***** Dataset extract

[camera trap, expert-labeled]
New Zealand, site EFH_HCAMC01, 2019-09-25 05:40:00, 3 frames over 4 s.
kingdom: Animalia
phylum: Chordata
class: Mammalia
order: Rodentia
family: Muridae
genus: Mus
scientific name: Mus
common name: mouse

**********

■ **Assigned task**
All entries should be restated word for word.

■ **Expected answer**
[camera trap, expert-labeled]
New Zealand, site EFH_HCAMC01, 2019-09-25 05:40:00, 3 frames over 4 s.
kingdom: Animalia
phylum: Chordata
class: Mammalia
order: Rodentia
family: Muridae
genus: Mus
scientific name: Mus
common name: mouse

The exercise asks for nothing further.